▶ _DIRECTIVE A_:
In the forum thread about a multi-start tap and die, what price per tap/die set did Bruce's cost come down to at 10 sets?
▶ _DIRECTIVE B_:
In the forum thread about a multi-start tap and die, switch "pen body" to "pen barrel" and write out the passage that begins at the words "Forward research from" and stops after "pick another style?".

▶ _DOCUMENT TEXT_:
--------------------
# Interest ?  .... multi-start tap and die



## jjudge (Feb 22, 2008)

Forward research from the penturners.org folks have done the homework, so I'm trying to see if there is interest in pursuing this ...

*Are there 10+ folks who would want to purchase a multi-start tap and die set for somewhere near $200 ?*

I'd take the hit to coordinate, order, etc. 

 -- joe

*Details*

See link at bottom of this posting, for link to a penturners.org picture + discussion.

Tap and die are used to cut threads.
This would be for an El Grande pen cap to pen body ... unless we want to pick another style?

I contacted Bruce, who is happy to share their details of doing this.
At 10 sets, his price per tap/die set came down to $215.
Our price would probably be similar, if we chose a different size.
Our price would possibly be lower, if we chose that El Grande size, since the initial tooling is done.
--------------------
▶ _EXTRACTED INFORMATION_:

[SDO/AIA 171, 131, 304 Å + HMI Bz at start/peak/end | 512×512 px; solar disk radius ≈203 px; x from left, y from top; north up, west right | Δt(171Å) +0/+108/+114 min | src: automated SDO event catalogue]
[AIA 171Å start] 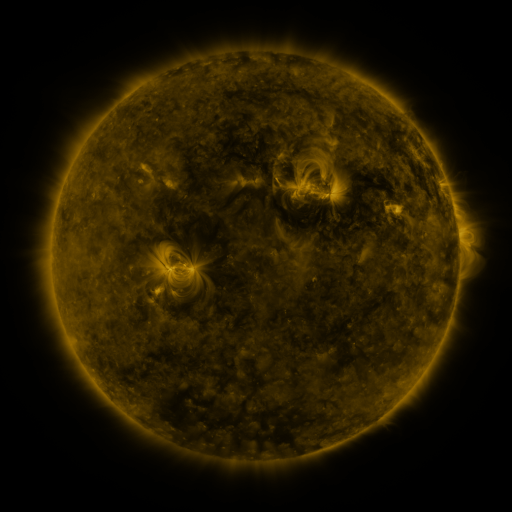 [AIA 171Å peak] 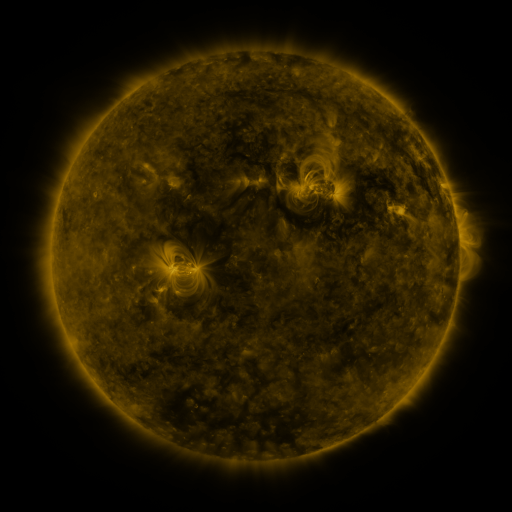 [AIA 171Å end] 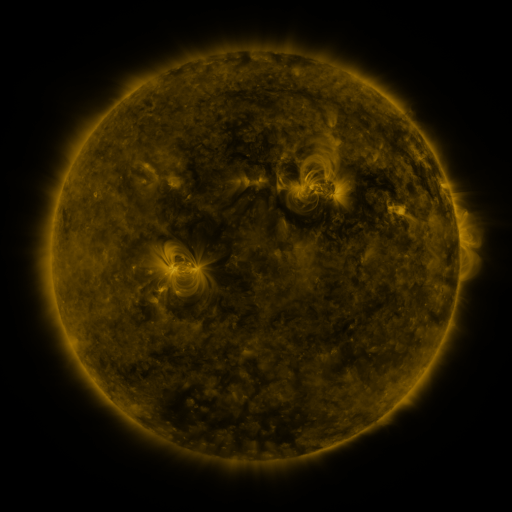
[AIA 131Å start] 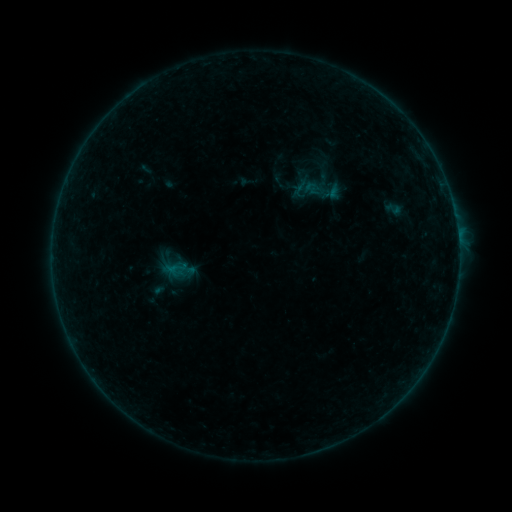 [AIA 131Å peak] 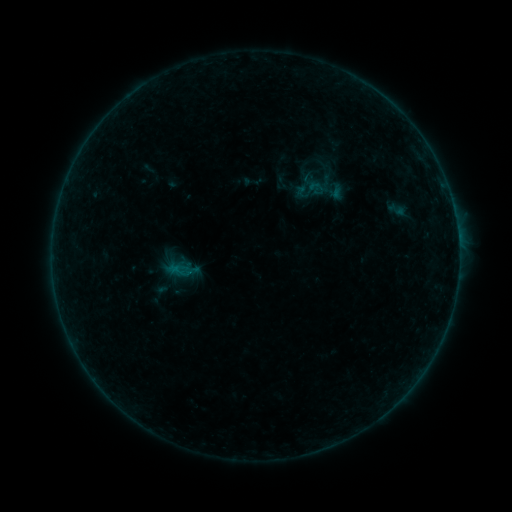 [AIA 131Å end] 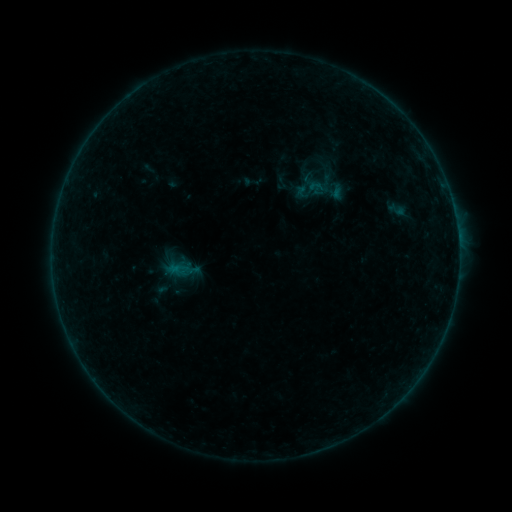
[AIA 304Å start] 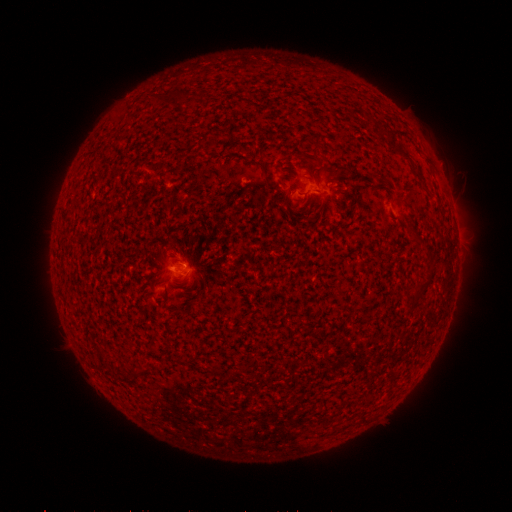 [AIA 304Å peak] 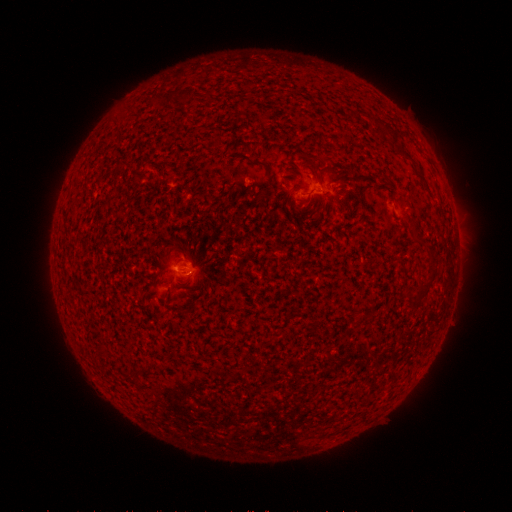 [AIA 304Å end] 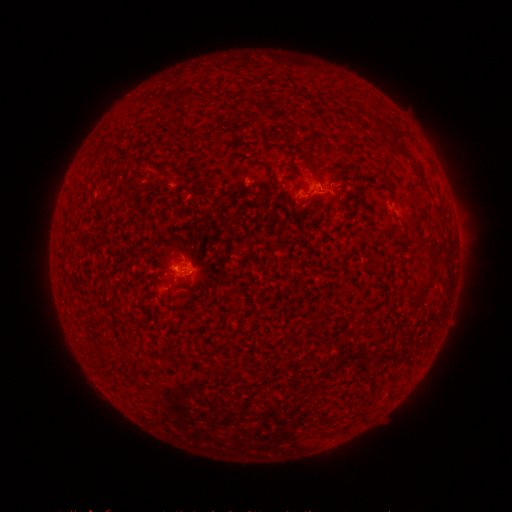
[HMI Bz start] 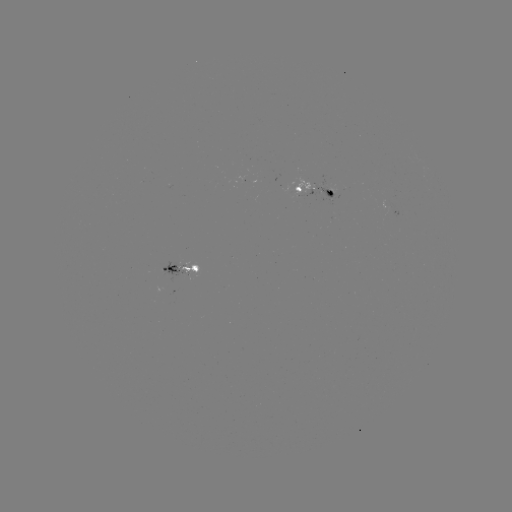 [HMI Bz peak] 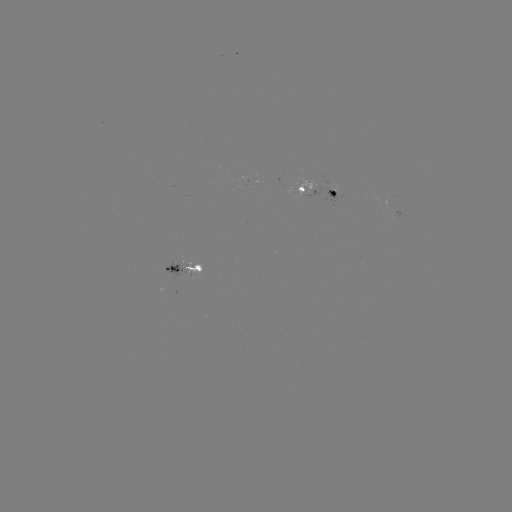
--------------------
▶ _FULL SOLUTION A_:
$215

▶ _FULL SOLUTION B_:
Forward research from the penturners.org folks have done the homework, so I'm trying to see if there is interest in pursuing this ...

*Are there 10+ folks who would want to purchase a multi-start tap and die set for somewhere near $200 ?*

I'd take the hit to coordinate, order, etc. 

 -- joe

*Details*

See link at bottom of this posting, for link to a penturners.org picture + discussion.

Tap and die are used to cut threads.
This would be for an El Grande pen cap to pen barrel ... unless we want to pick another style?